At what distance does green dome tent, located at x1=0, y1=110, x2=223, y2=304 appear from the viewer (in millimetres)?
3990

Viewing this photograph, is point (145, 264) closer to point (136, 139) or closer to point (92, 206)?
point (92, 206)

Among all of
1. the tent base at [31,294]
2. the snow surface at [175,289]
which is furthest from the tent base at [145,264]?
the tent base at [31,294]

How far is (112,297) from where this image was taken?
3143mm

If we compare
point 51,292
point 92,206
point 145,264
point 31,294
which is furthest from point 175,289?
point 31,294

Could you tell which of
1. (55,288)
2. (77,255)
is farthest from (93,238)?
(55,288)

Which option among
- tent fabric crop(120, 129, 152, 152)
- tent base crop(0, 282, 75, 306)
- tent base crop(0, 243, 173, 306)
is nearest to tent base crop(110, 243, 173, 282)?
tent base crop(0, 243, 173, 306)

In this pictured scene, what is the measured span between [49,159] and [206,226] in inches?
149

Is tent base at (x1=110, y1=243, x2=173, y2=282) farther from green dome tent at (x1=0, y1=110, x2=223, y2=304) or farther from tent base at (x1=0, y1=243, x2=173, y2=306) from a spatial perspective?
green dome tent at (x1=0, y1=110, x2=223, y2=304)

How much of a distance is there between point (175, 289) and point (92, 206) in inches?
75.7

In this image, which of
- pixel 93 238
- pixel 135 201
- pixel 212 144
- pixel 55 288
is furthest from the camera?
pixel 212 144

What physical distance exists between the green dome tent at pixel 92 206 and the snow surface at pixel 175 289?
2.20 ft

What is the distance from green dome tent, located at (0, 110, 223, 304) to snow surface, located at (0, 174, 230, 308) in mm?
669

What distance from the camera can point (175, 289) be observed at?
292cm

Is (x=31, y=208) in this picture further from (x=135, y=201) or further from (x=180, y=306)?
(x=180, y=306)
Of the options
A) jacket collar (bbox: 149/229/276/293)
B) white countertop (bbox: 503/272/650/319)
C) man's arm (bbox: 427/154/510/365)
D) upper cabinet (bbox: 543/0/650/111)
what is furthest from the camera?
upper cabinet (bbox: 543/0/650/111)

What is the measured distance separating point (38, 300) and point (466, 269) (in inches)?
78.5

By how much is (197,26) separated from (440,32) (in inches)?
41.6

Exercise brief: Output the listing from the line containing "What is the measured distance" through the end as a two-column CSV headed text and answer, with one row per answer. Put each value in its own quoted field and replace any line breaks with spaces.

Result:
text,answer
"What is the measured distance separating point (38, 300) and point (466, 269) (in inches)?","78.5"
"By how much is (197,26) separated from (440,32) (in inches)?","41.6"